1.        Menguji UU terhadap UUD 1945.
2.        Memutus sengketa kewenangan konstitusional lembaga negara.
3.        Memutus pembubaran partai politik.
4.        Memutus perselisihan hasil pemilu.
5.        Wajib memutus pendapat DPR tentang impeachment terhadap presiden.
Selain itu, perubahan tersebut juga  memberikan penegasan tentang judicial review, yaitu bahwa pengujian peraturan perundang-undangan di bawah undang-undang terhadap undang-undang dilakukan oleh MA. Sedangkan untuk pengujian tentang konstitusionalitas undang-undang dilakukan oleh MK.
Berdasarkan ketentuan pasal 2 UU No. 24 Tahun 2003 tentang Mahkamah Konstitusi, MK mempunyai kedudukan sebagai berikut:
1.      Merupakan salah satu lembaga negara yang melakukan keuasaan kehakiman.
2.      Merupakan kekuasaan kehakiman yang merdeka.
3.      Sebagai penegak hukum, dan keadilan.
Sedangkan tugas dan fungsinya adalah menangani perkara ketatanegaraan atau perkara konstitusi tertentu dalam rangka menjaga konstitusi (UUD 1945) agar dilaksanakan secara bertanggungjawab sesuai dengan kehendak rakyat dan cita-cita demokrasi.

B.     Constitutional Complain Sebagai Wewenang MK
Menurut Mahfudz M.D. (2010:287) Constitutional Complain adalah pengajuan perkara ke MK atas pelanggaran hak konstitutional yang tidak ada instrumen hukum atasnya untuk memperkarakannya atau tidak tersedia lagi atasnya jalur penyelesaian hukum (peradilan). Constitutional Complain juga bisa dilakukan atas adanya peraturan perundang-undangan di bawah undang-undang yang langsung melanggar isi konstitusi, tetapi tidak secara jelas melanggar peraturan perundang-undangan yang lebih tinggi di bawah UUD. Begitu juga bisa dijadikan objek Constitutional Complain adalah putusan pengadilan yang melanggar hak-hak konstitusional padahal sudah mempunyai kekuatan hukum yang tetap dan tidak dapat dilawan lagi dengan upaya hukum ke pengadilan yang lebih tinggi; misalnya adanya putusan kasasi atau herziening (peninjauan kembali) dari Mahkamah Agung yang ternyata merugikan hak konstitusional seseorang.

Kutipan Data
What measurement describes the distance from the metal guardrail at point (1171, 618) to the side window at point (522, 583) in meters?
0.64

Tugas Latihan
Ubah kalimat "Sedangkan untuk pengujian tentang konstitusionalitas undang-undang dilakukan oleh MK." dari kutipan tentang Mahkamah Konstitusi ke dalam bahasa Inggris.

Jawaban Latihan
Meanwhile, review of the constitutionality of laws is carried out by the MK.